▶ SOURCE DOCUMENT
------------------------------------

# Buick GN



## fordcowboy (Dec 27, 1999)

I saw posted somewhere someone was talking about the Buick GNs. I thought I'd share some pics of my cars.
--FCB


----------



## fordcowboy (Dec 27, 1999)

And here's 3 more....


----------



## Joe65SkylarkGS (Feb 15, 2010)

Need I even say it....:thumbsup:


----------



## Boosted-Z71 (Nov 26, 2007)

Nice, Do you have Lime Green body that is painted Black? Just wandering how many painted bodies they did? They are very poor paint quality and now badging, or markings on the hood, at least the 3 or so that I have seen.

Boosted


----------



## fordcowboy (Dec 27, 1999)

These were all factory colors. There's a black with no badges and a black with badges. If this doesn't answer your question let me know. --fcb


----------



## Boosted-Z71 (Nov 26, 2007)

Look at the black no badges car really closely for traces of another color, especially inside the body, near the bumpers etc, I bet it is the factory painted version. Like I said mine was lime green under the black. Just curious.

Boosted


----------



## Joe65SkylarkGS (Feb 15, 2010)

I didnt realize thqt either. I'll check my stash later now.


----------



## NTxSlotCars (May 27, 2008)

They were just replicating what Buick did.


----------



## fordcowboy (Dec 27, 1999)

Mine was panted.


----------



## Hilltop Raceway (Feb 12, 2006)

Cool GN's FCB...I thought they were all painted??? Guess I need to look closer...RM


----------



## Boosted-Z71 (Nov 26, 2007)

I have a black GN, badged etc that is molded in color.

Boosted


----------



## pshoe64 (Jun 10, 2008)

I thought they were all painted. I'll have to look through my cars now. Cool! Something to do over the holidays!

-Paul


----------



## Hilltop Raceway (Feb 12, 2006)

It's always something... RM


----------



## old blue (May 4, 2007)

Question for the GN experts out there.... Is the back bumper supposed to be chrome or black on the 1:1 black GN?


Thanks,
Old Blue


----------



## Boosted-Z71 (Nov 26, 2007)

It depended on car color, Black GN's for the most part were Black bumpered, All the T-types I have seen were Chrome, I have seen some pictures of late 85's, early 86 GN's with both front and rear chrome bumpers, but I have never seen one in person to verify the car came that way. Silver/Gray GN's generally had Chrome bumpers, I have seen some gray cars with black bumpers as well but they were owner added.

------------------------------------

▶ INFORMATION PROVIDED
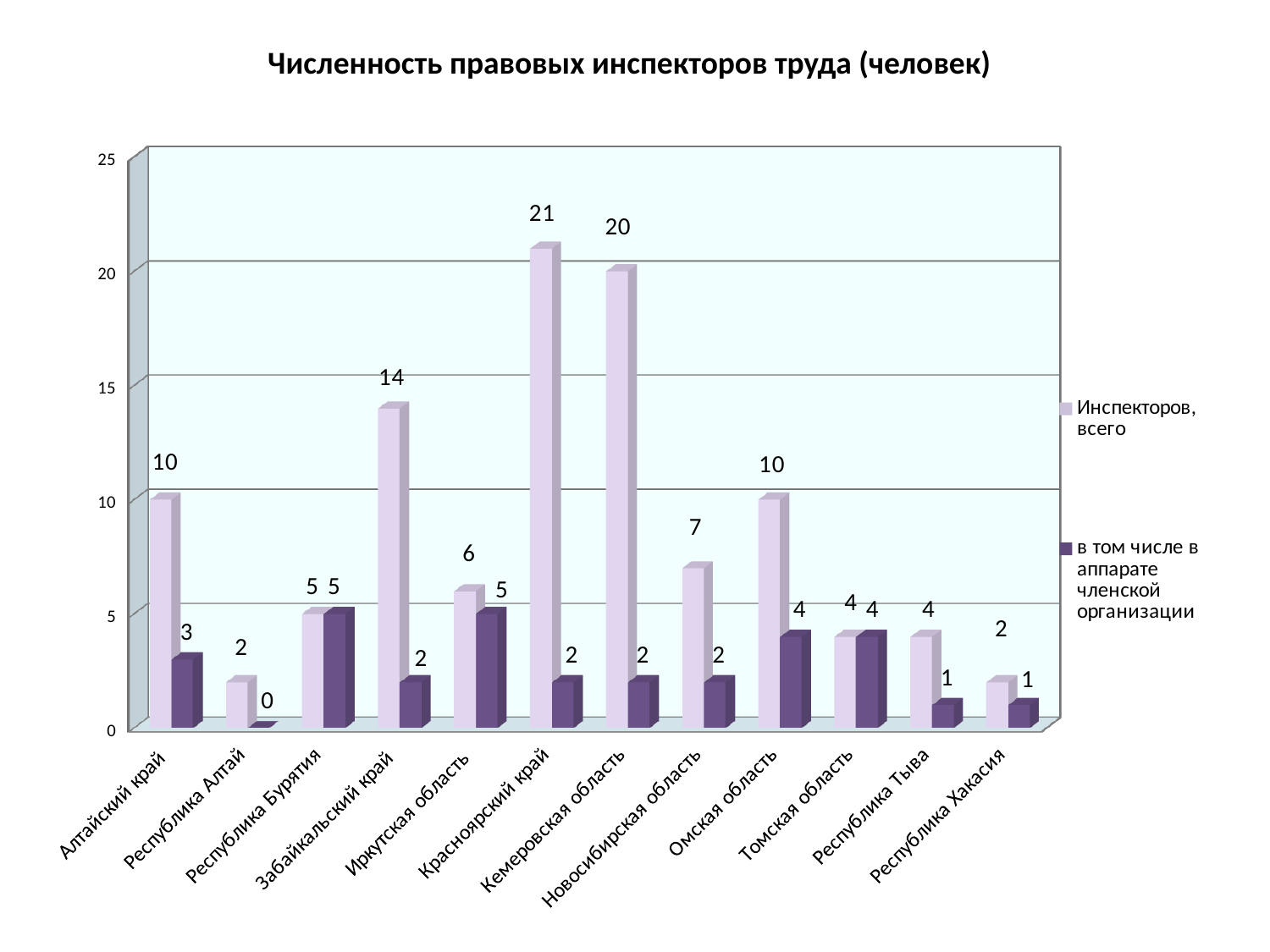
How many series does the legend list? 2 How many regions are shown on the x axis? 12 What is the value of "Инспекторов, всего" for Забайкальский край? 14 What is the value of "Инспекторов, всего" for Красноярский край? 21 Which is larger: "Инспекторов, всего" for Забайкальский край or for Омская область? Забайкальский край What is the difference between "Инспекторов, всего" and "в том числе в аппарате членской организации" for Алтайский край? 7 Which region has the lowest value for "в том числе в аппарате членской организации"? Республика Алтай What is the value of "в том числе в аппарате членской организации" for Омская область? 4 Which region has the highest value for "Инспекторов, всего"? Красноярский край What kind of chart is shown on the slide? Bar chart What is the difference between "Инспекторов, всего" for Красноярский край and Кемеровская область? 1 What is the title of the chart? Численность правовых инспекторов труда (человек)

------------------------------------

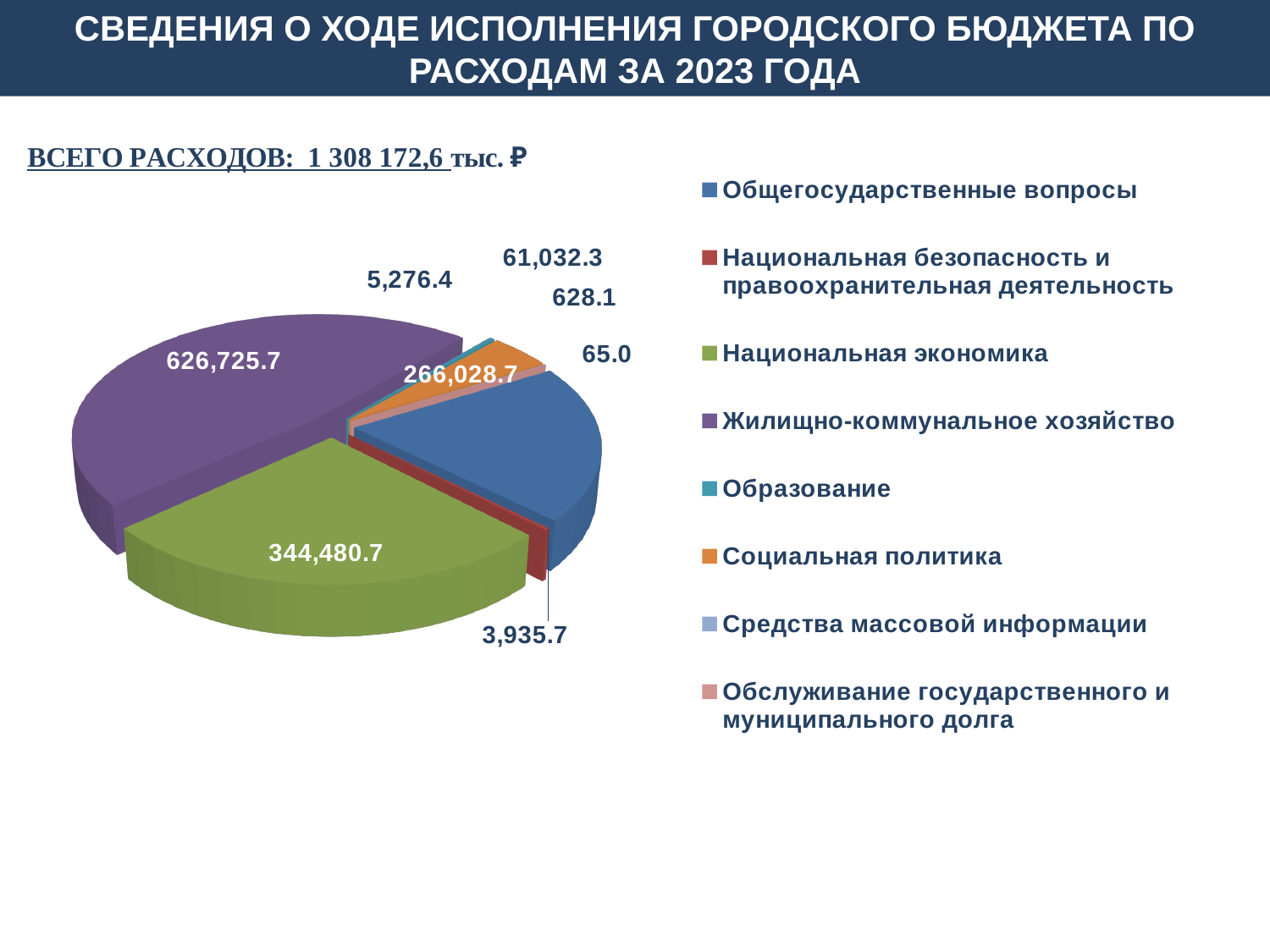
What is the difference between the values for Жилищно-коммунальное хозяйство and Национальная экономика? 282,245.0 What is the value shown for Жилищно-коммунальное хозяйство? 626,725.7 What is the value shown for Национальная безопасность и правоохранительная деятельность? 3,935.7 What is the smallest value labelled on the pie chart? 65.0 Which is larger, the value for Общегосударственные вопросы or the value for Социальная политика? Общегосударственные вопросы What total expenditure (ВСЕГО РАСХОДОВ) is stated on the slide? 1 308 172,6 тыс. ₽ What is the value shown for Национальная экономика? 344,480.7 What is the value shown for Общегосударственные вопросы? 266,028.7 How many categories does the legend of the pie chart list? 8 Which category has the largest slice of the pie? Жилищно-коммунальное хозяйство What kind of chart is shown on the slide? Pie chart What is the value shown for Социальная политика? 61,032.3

------------------------------------

▶ WORK REQUEST
Answer these questions about the Buick GN forum thread, numbering each answer to match:
1. According to fordcowboy, what kind of colors were all of the cars in the pictures?
2. What color did Boosted-Z71 find under the black on their own car?
3. According to Boosted-Z71, what color were the bumpers on black GNs for the most part?

▶ FINAL ANSWER
1. Factory colors
2. Lime green
3. Black